*Text provided*:
==========

Why I’ve got the junior kindergarten jitters

cursiveWe registered our son for junior kindergarten next September. I’m far more nervous about it than he is. In fact, he’s quite excited at the prospect of going to “big kid school” and points it out every time we walk by. On the other hand, I feel quite apprehensive. My concerns are more academic than emotional. Though I’m reluctant to imagine him being gone all day, unsupervised by me, my biggest concern is what he’ll be learning and how he’ll be learning it.

I’m very old-fashioned in my approach to education. Influenced by my parents’ lifestyle and my homeschooled background, I am strongly anti-technology when it comes to teaching small children. The early years of school, I believe, are the time to be reading books, drawing pictures, memorizing poems, singing songs, telling stories, and counting objects. It is not the time to be sitting them down in front of computer screens and smart boards and causing their curious little eyes to glaze over as they manipulate the mouse and learn their lessons from a digitalized voice emanating from speakers, instead of listening to human intonation. OK, maybe this is an oversimplification that will create some controversy among you readers, but these are my deep, dark feelings. Regardless, I keep my kid far away from my computer; he doesn’t know how to do anything on it and I’m happy to keep it that way for as long as possible.

I don’t want to be “that parent” who causes a whole pile of trouble for the overworked kindergarten teachers, but this is my kid’s brain we’re talking about and I take that pretty seriously. That’s why, when my husband and I walked into the registration, we questioned the teacher on technology use in the classroom.

“It’s minimal, only about half an hour a week that they’re on the computers. And it’s all educational,” she assured us.

We didn’t sign the internet release form. I’m just not comfortable with signed any internet release form for my four-year-old, no matter how educational the website may be. “What if he just went into the corner to read a book while his friends are on the computer?”

The teacher looked surprised. “Well, of course you can do that, but he’d be the only one.” Frankly, I’m less concerned with him ‘joining the herd’ than what’s filling his mind.

Then the teacher told us about the smart boards that have replaced blackboards in the classroom. “They’re like a giant iPad. The kids can manipulate images and text to create story boards. It’s basically the same as writing and drawing stores on paper, except it’s on the smart board.”

But it’s not the same thing! I wanted to protest. Manipulating a pencil on paper seems much more developmentally challenging than dragging images around on a smart board.

==========

*Listing*:

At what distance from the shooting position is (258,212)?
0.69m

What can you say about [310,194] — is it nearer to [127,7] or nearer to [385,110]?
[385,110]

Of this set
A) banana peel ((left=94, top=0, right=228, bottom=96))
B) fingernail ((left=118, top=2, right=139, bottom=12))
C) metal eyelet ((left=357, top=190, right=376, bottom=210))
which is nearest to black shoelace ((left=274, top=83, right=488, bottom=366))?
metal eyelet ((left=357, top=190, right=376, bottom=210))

==========

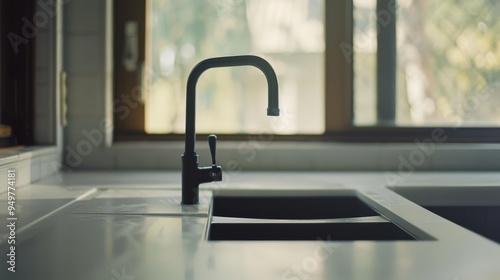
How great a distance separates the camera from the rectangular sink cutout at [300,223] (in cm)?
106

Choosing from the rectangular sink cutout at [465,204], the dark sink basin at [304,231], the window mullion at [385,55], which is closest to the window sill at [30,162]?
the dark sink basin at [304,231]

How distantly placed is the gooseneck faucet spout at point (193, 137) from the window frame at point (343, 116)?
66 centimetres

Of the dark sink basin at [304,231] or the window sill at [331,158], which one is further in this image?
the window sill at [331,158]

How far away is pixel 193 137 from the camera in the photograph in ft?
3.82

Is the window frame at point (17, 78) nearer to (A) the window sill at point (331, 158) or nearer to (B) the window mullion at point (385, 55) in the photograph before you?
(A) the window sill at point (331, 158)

==========

*Tasks for this exercise*:
1. Please copy the stretch of the junior kindergarten post from "The teacher looked" through "filling his mind." word for word.
2. In the junior kindergarten post, how much time does the teacher say the children spend on the computers each week?

*Responses for each task*:
1.
The teacher looked surprised. “Well, of course you can do that, but he’d be the only one.” Frankly, I’m less concerned with him ‘joining the herd’ than what’s filling his mind.

2. About half an hour a week.